### DOCUMENT TEXT
==============================

[llvm] [AMDGPU] Improve isBasicBlockPrologue to only add necessary instructions (PR #113303)

Sun Nov 3 23:33:01 PST 2024

ruiling wrote:

>  An instruction belongs to the prologue if it is part of the def-use chain that ends up on the exec mask writing instruction.

Is this correct? like in the case below, the second sgpr-reload-from-vgpr is not in the prologue?
v_readlane s0, v0, 1
v_readlane s1, v0, 2
s_or_b32 exec, exec, s0

>     1. We consider that the lexical order of the instruction in the prologue is implied by the def-use relations. That allows us to avoid checking def-use relations in the prologue sequence.

I don't think the def-use relationship is important when checking whether an instruction belong to the prologue. The prologue concept is mainly used to find right insertion point for vector instructions (anything else?). For scalar instructions that produce the input to the exec mask setup, yes, we have to put them inside the prologue for correctness. For other scalar instructions, we can either put them in the prologue or after. Right?

>     2. The prologue sequence includes all instructions from the basic block beginning to the first instruction modifying EXEC.

Yes

>     1. MachineBasicBlock:   SkipPHIsAndLabels and SkipPHIsLabelsAndDebug use isBasicBlockPrologue iterating over the instruction list. To change those call sites we'd need to rely on the order of instructions: PHIs first, then Prologue Sequence, Debug, Labels, PseudoOps, and whatever else. Nevertheless, this order is not guaranteed and might differ like PHIs, Lables, PseudoOps, Debug, Prologue, or any permutation of the latter. This complicates things even more.

==============================

### SUPPLIED ENTRIES
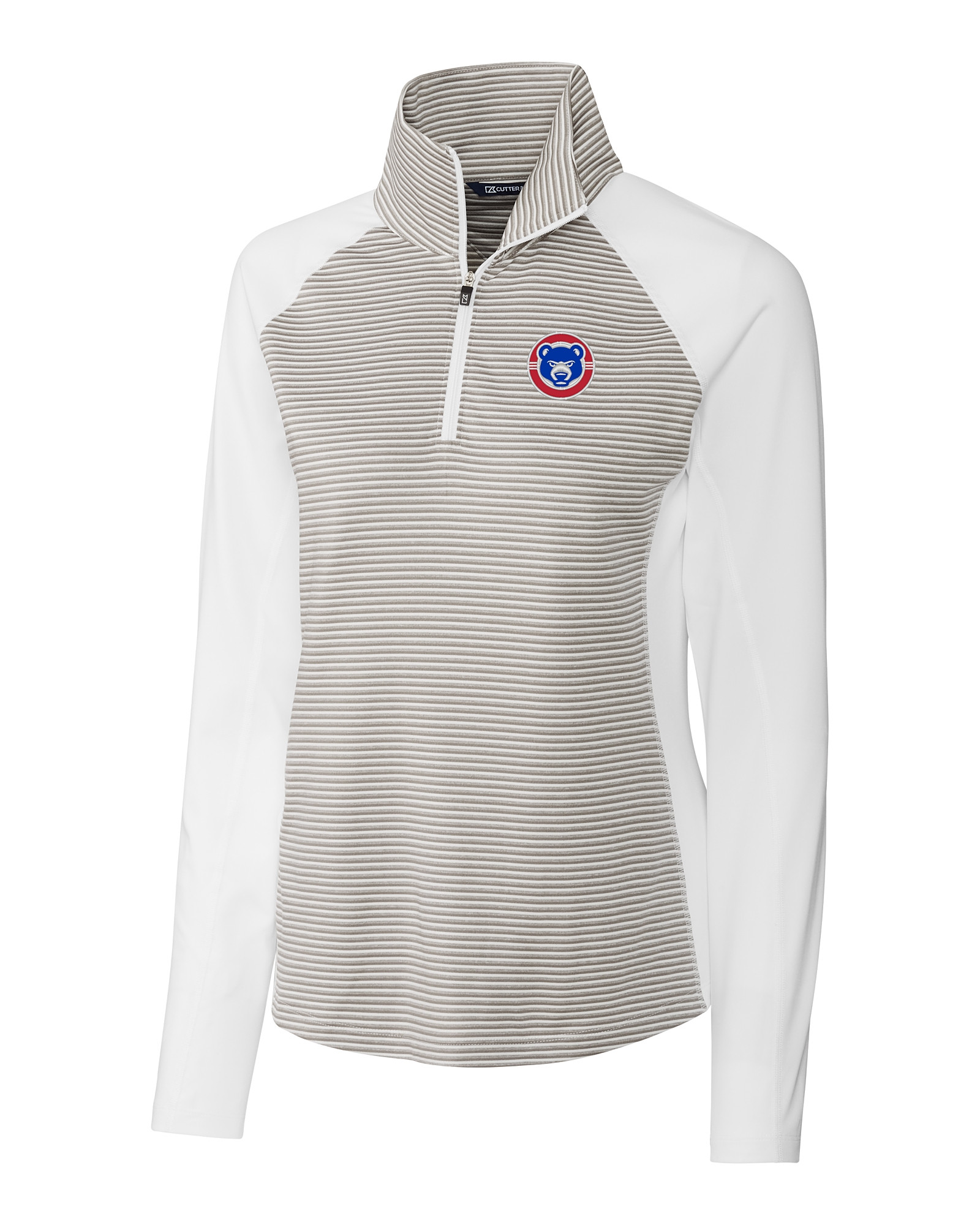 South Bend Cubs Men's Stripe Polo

==============================

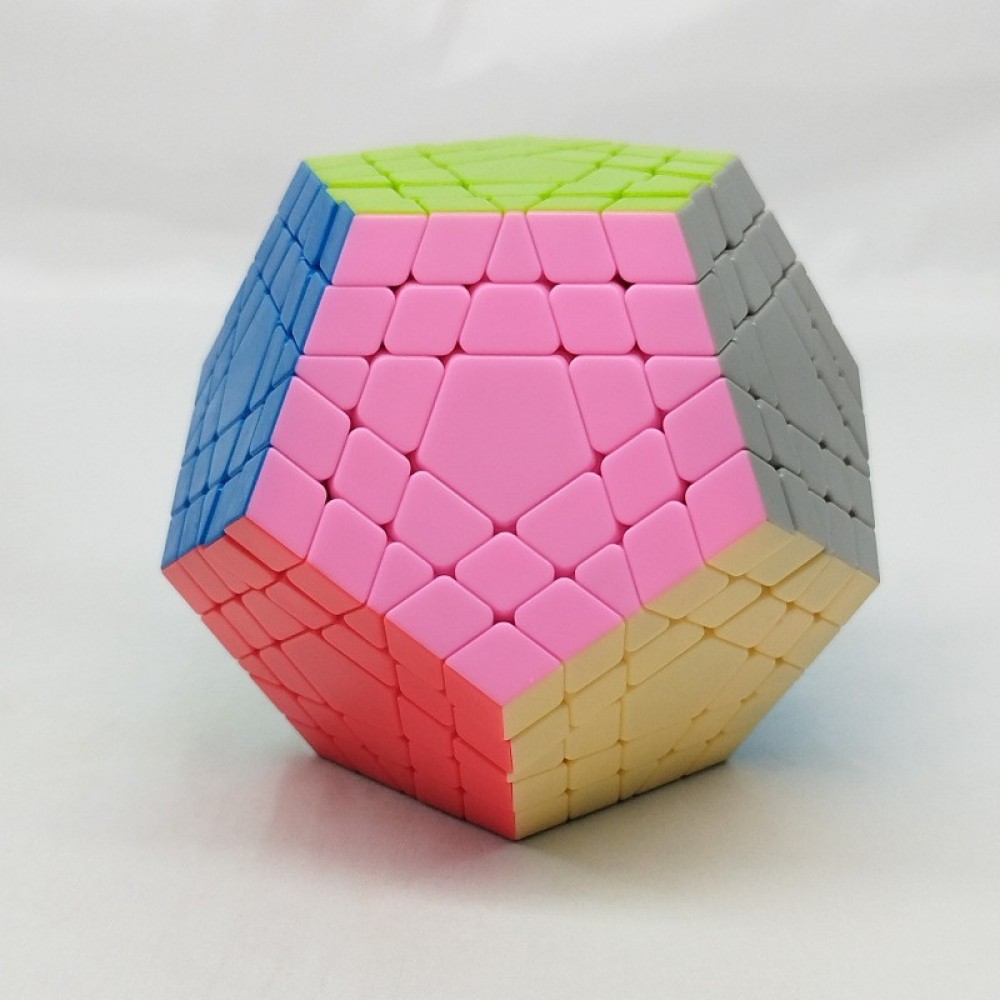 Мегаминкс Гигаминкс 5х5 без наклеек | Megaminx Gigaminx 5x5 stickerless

==============================

### WHAT YOU HAVE TO DO
Continue the code review discussion about isBasicBlockPrologue, starting right after its last quoted paragraph.

### RESULT OF THE EXERCISE
Thank you for taking further look into this. This is indeed an issue we need to solve properly. I am not sure whether we have certain order for these instructions, seems that we cannot assume too much (but we can still assume PHIs always come first)? So, to get correct implementation of `skipBlockPrologue`, it feels reasonable to pass additional boolean arguments like `skipLabel`, `skipDebug` to the `skipBlockPrologue` to tell it skipping these instructions as well.

But its unclear to me what's the expected behavior like in corner cases. Like in skipPHIAndLables(), we would want to find the insertion point before debug instructions but after prologue instruction. so what if the IR have prologue instructions after debug instructions? What would the IR for such case look like?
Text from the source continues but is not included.